2. Release of Buyer Parties. The Seller, for itself and the other Seller Parties, does hereby, effective from and after, and conditioned upon the occurrence of, the Effective Date, unconditionally and forever release, waive, remise, acquit and forever discharge, to the fullest extent permitted by law, the Buyer Parties from and against any and all Claims, based on, arising out of or relating to the Acquired Companies or any of their subsidiaries and Affiliates or any of their respective assets, businesses or liabilities (including as they existed at or prior to the Effective Date), which the Seller Parties ever had, now have or may in the future have (the “Seller Released Claims”); provided, however, that nothing contained herein shall be construed to release or discharge the Buyer Parties from or in respect of any Claims arising under the MIPA or any ancillary documents executed in connection therewith, nor shall such release extend to any acts or omissions of the Buyer Parties occurring after the Effective Date.
3. No Admission.
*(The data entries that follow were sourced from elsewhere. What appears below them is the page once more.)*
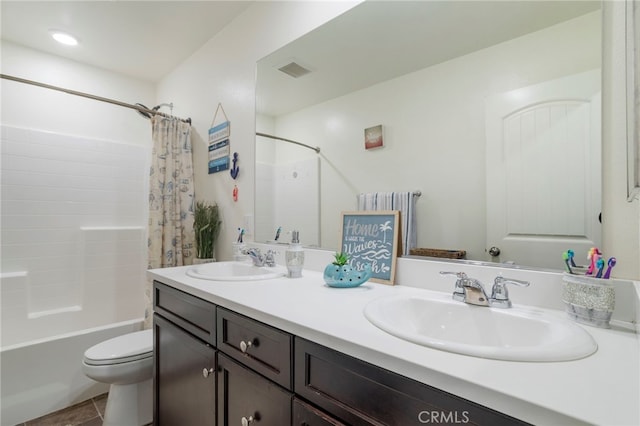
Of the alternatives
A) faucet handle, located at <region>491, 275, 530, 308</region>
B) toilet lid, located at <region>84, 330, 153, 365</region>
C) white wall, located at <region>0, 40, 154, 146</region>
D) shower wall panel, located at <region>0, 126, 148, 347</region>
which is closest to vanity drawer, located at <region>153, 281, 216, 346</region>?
toilet lid, located at <region>84, 330, 153, 365</region>

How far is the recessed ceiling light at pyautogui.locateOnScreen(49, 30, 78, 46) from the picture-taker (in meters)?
2.12

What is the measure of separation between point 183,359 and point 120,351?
0.64m

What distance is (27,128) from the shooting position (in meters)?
2.28

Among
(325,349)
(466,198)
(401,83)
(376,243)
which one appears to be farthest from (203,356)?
(401,83)

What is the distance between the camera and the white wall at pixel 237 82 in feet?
5.31

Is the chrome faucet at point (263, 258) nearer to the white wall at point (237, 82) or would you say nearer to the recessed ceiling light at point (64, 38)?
the white wall at point (237, 82)

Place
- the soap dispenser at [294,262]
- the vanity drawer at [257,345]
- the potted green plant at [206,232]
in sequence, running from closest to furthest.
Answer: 1. the vanity drawer at [257,345]
2. the soap dispenser at [294,262]
3. the potted green plant at [206,232]

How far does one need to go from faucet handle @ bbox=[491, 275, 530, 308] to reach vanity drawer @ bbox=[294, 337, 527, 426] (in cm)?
45

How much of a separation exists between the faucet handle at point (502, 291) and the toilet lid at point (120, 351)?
1674 mm

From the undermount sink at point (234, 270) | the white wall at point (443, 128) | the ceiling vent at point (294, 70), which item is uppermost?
the ceiling vent at point (294, 70)

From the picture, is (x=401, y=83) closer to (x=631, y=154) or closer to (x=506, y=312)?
(x=631, y=154)

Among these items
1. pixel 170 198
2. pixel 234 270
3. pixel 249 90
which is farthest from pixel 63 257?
pixel 249 90

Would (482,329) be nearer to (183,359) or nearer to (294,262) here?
(294,262)

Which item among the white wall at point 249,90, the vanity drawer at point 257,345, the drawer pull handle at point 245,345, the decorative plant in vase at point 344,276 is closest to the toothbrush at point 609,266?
the white wall at point 249,90
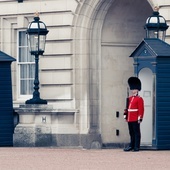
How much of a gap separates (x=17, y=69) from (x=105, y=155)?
260 inches

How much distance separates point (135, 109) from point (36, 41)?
3.74 meters

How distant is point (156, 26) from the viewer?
81.9ft

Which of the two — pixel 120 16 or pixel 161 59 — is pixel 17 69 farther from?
pixel 161 59

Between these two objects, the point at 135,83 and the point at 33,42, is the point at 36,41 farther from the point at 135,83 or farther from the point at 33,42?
the point at 135,83

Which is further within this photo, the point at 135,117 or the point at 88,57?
the point at 88,57

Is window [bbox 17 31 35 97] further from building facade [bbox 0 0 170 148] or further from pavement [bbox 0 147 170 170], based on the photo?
pavement [bbox 0 147 170 170]

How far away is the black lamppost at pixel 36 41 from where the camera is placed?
27.0 meters

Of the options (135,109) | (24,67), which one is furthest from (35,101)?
(135,109)

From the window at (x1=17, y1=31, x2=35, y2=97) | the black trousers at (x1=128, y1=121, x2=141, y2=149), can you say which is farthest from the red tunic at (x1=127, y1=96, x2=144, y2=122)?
the window at (x1=17, y1=31, x2=35, y2=97)

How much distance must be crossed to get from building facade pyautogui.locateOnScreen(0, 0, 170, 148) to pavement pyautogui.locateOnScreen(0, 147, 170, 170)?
2465 mm

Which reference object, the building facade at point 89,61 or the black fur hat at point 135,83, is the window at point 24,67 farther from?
the black fur hat at point 135,83

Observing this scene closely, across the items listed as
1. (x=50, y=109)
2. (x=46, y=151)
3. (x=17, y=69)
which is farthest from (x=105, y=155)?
(x=17, y=69)

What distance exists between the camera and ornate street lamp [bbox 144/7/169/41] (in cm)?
2497

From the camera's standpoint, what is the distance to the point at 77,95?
91.2 feet
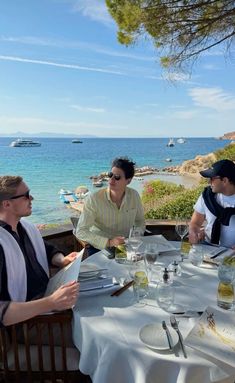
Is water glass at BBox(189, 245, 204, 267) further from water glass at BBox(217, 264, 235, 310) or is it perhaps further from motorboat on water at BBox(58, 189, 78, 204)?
motorboat on water at BBox(58, 189, 78, 204)

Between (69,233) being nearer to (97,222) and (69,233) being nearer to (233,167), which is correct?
(97,222)

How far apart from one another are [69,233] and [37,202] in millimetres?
17137

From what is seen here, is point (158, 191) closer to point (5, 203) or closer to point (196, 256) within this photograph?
point (196, 256)

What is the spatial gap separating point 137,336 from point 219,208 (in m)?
1.89

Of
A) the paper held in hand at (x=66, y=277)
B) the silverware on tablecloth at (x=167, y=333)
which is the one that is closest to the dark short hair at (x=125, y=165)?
the paper held in hand at (x=66, y=277)

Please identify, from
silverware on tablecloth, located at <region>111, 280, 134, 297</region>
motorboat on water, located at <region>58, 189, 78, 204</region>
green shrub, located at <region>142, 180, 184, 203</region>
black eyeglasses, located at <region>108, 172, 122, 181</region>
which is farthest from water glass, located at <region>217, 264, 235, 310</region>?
motorboat on water, located at <region>58, 189, 78, 204</region>

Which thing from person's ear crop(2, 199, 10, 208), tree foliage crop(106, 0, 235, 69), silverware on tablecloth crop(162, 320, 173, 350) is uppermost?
tree foliage crop(106, 0, 235, 69)

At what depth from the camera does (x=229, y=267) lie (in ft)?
6.03

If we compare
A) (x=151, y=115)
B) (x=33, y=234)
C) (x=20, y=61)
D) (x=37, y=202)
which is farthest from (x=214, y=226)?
(x=151, y=115)

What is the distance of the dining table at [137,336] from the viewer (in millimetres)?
1212

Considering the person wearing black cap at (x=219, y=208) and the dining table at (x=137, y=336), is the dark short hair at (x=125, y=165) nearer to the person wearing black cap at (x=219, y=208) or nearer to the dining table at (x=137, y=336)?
the person wearing black cap at (x=219, y=208)

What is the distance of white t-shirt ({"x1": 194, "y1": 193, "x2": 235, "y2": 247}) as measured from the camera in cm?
292

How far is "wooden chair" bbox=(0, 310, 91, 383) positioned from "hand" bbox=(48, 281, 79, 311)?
4cm

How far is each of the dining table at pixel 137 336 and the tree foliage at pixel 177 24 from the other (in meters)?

Neither the execution or the delivery of this Release, nor the performance of the terms hereof, by any of the Parties shall be considered an admission by any of them of any present or past wrongdoing or liability, and any and all such alleged admissions or liabilities are hereby expressly denied by all of the Parties.
4. Ownership of Claims. Each Party represents and warrants to the other that it is the sole owner of, and has not sold, assigned or otherwise transferred (with or without consideration), and covenants to the other not to sell, assign or otherwise transfer (with or without consideration), to any Person any right or interest arising from or relating to the Buyer Released Claims or the Seller Released Claims, as the case may be.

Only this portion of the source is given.